Which brings me to my closing point. Tee left rather abruptly after Blu Sushi Lounge switched hands to a new owner, not liking the new guy's management style. And just like that, someone you spend hours working and hoofing it out with is gone from your life, likely forever. I can be a nostalgic and sentimental person, and I don't like the idea of "never again," whether it be friends, lovers or coworkers. It hurts me deeply no matter how shallow the connection. But that is the reality of the restaurant business. It is transient at best, employees coming and going like the wind, serving their own interests, because after all, it's just a job and your skills are applicable almost anywhere.
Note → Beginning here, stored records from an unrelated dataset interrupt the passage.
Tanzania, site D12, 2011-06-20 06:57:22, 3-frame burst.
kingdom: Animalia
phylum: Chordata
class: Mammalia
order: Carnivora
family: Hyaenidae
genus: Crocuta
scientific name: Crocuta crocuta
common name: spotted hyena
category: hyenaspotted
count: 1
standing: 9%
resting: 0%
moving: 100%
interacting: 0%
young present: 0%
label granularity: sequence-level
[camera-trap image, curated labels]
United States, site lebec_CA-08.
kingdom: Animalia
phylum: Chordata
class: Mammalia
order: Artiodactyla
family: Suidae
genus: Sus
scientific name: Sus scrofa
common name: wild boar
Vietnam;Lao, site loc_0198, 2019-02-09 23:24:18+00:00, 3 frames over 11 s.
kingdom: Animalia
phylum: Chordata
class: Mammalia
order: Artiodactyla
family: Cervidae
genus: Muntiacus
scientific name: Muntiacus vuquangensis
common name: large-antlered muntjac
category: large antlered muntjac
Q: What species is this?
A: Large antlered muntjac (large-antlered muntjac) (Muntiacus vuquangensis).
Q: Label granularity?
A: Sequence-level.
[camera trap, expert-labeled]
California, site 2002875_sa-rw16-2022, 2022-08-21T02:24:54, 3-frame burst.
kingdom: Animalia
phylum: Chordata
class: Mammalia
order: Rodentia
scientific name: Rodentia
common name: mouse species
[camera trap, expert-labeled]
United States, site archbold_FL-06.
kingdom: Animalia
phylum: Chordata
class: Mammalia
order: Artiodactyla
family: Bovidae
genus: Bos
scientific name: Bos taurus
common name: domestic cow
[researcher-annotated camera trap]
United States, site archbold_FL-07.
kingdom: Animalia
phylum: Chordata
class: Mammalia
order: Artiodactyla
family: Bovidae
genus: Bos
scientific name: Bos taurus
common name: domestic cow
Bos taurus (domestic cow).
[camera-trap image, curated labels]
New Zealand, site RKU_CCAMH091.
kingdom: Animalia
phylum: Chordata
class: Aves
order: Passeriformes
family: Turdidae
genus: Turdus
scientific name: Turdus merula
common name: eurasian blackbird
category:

People you come to like for their eccentricity leave, and fresh faces take their place.

This new guy at Va Pensiero is a very fresh installment in to the kitchen. He is the first American line cook I've ever worked with. Born and bred in Evanston, he also was in to music but somehow found his way to Kendall College and gained a sharp interest in food. It's refreshing for me to be able to talk to someone who chose this profession as a lifestyle, as opposed to being forced to rely on it as a means of earning a living. I talk to him about all the restaurants he's worked in, Quince in Evanston, Spiaggia in Chicago (wonderful Italian restaurant that the Obamas went to for Valentine's Day... but he didn't cook for them). We talk about what kind of food we like, he gives me some tips on cooking, gives me insight in to American fine dining. Generally we've had a good relationship so far, us being almost the same age. Our favorite subject of discussion?

"Hey, have you ever been to Hot Doug's?"
"Dude ... please. He opens up again on the 5th. You game?"

I can tell that we are gonna be friends.